Hypergraffiti

Where I spray-paint my thoughts…

Flying Solo, Day 2

6 Comments

So it’s Day Two of Jason’s Seattle/Vancouver trip and I am coping JUST FINE. With the practical details of life, that is. I got the kids to school and back yesterday, brought friends home for them to play with in the afternoon, cooked supper, did baths and bedtime. This morning we got up and made it to church on time, I taught their Sabbath School class, got home from church, did lunch etc. Since it was a rainy afternoon with little better to do than watch Narnia on DVD and draw and do puzzles, I even managed the normally Daddy-exclusive feat of putting in a fire. Truly, I am woman. Rrrrrooooowwwwrr. (Hear that?)

- DATA SEGMENT:
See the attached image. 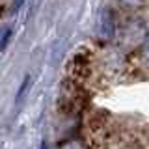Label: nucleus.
<instances>
[{"label":"nucleus","instance_id":"nucleus-1","mask_svg":"<svg viewBox=\"0 0 149 149\" xmlns=\"http://www.w3.org/2000/svg\"><path fill=\"white\" fill-rule=\"evenodd\" d=\"M97 32H99V37L101 39H110L112 36H114L116 32V24H114V19H112V15L108 11L102 13L101 19H99V26H97Z\"/></svg>","mask_w":149,"mask_h":149},{"label":"nucleus","instance_id":"nucleus-2","mask_svg":"<svg viewBox=\"0 0 149 149\" xmlns=\"http://www.w3.org/2000/svg\"><path fill=\"white\" fill-rule=\"evenodd\" d=\"M30 86H32V77H30V74H26V77H24V80H22V84L19 86L17 95H15V104H17V106L21 104L22 101H24V97H26L28 90H30Z\"/></svg>","mask_w":149,"mask_h":149},{"label":"nucleus","instance_id":"nucleus-3","mask_svg":"<svg viewBox=\"0 0 149 149\" xmlns=\"http://www.w3.org/2000/svg\"><path fill=\"white\" fill-rule=\"evenodd\" d=\"M9 39H11V28H6V30L2 32V37H0V50H4L8 47Z\"/></svg>","mask_w":149,"mask_h":149},{"label":"nucleus","instance_id":"nucleus-4","mask_svg":"<svg viewBox=\"0 0 149 149\" xmlns=\"http://www.w3.org/2000/svg\"><path fill=\"white\" fill-rule=\"evenodd\" d=\"M143 56H146V60H149V37H147L146 45H143Z\"/></svg>","mask_w":149,"mask_h":149},{"label":"nucleus","instance_id":"nucleus-5","mask_svg":"<svg viewBox=\"0 0 149 149\" xmlns=\"http://www.w3.org/2000/svg\"><path fill=\"white\" fill-rule=\"evenodd\" d=\"M140 0H123V4H127V6H134V4H138Z\"/></svg>","mask_w":149,"mask_h":149}]
</instances>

- TASK INSTRUCTIONS:
(a) Answer these questions from the Flying Solo post:
(i) Which two cities does Jason's trip cover?
(ii) What was the weather like on the afternoon described?
(iii) Which task is called a normally Daddy-exclusive feat?
(b) Translate this sentence from the Flying Solo post into Spanish: "I got the kids to school and back yesterday, brought friends home for them to play with in the afternoon, cooked supper, did baths and bedtime."

- SOLVED PROBLEMS:
(a)
(i) Seattle and Vancouver
(ii) Rainy
(iii) Putting in a fire

(b) Ayer llevé a los niños a la escuela y los traje de vuelta, traje amigos a casa para que jugaran con ellos por la tarde, preparé la cena, los bañé y los acosté.